Written exercise:
Please locate every line in the records below that contains the word "camera" and copy each one out. Case counts.

Input records:
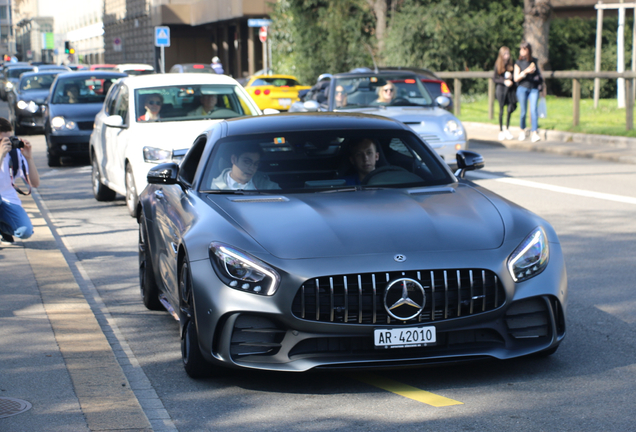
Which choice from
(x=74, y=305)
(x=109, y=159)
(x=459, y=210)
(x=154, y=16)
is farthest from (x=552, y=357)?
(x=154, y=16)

==

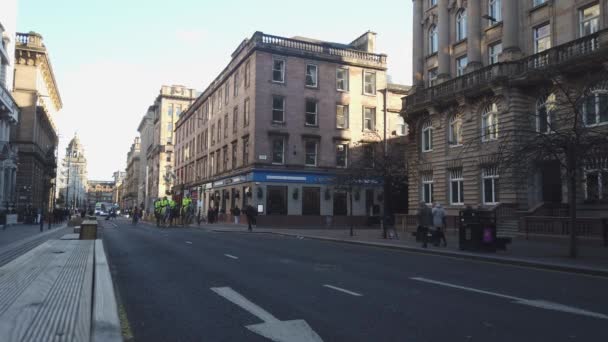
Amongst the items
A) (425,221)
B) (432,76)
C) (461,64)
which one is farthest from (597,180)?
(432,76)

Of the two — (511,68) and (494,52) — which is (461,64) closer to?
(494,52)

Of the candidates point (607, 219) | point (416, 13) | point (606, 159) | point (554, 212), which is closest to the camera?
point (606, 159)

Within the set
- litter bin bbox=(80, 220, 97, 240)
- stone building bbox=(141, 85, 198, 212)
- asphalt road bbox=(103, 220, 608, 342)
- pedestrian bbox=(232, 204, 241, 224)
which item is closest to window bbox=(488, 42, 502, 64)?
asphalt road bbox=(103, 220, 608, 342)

---

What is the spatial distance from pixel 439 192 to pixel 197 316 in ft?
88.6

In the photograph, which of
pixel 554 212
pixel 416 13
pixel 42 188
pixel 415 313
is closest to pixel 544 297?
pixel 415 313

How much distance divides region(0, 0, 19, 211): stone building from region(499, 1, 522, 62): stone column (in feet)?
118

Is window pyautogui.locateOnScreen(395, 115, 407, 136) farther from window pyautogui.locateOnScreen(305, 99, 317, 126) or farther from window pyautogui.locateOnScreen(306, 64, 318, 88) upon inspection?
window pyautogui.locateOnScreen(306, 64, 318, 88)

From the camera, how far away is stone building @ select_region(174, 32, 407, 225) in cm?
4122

Solution for this task:
Of the candidates point (607, 219) | point (416, 13) | point (606, 159) | point (554, 212), which is closest to the camera?
From the camera, how far away is stone building @ select_region(174, 32, 407, 225) in cm?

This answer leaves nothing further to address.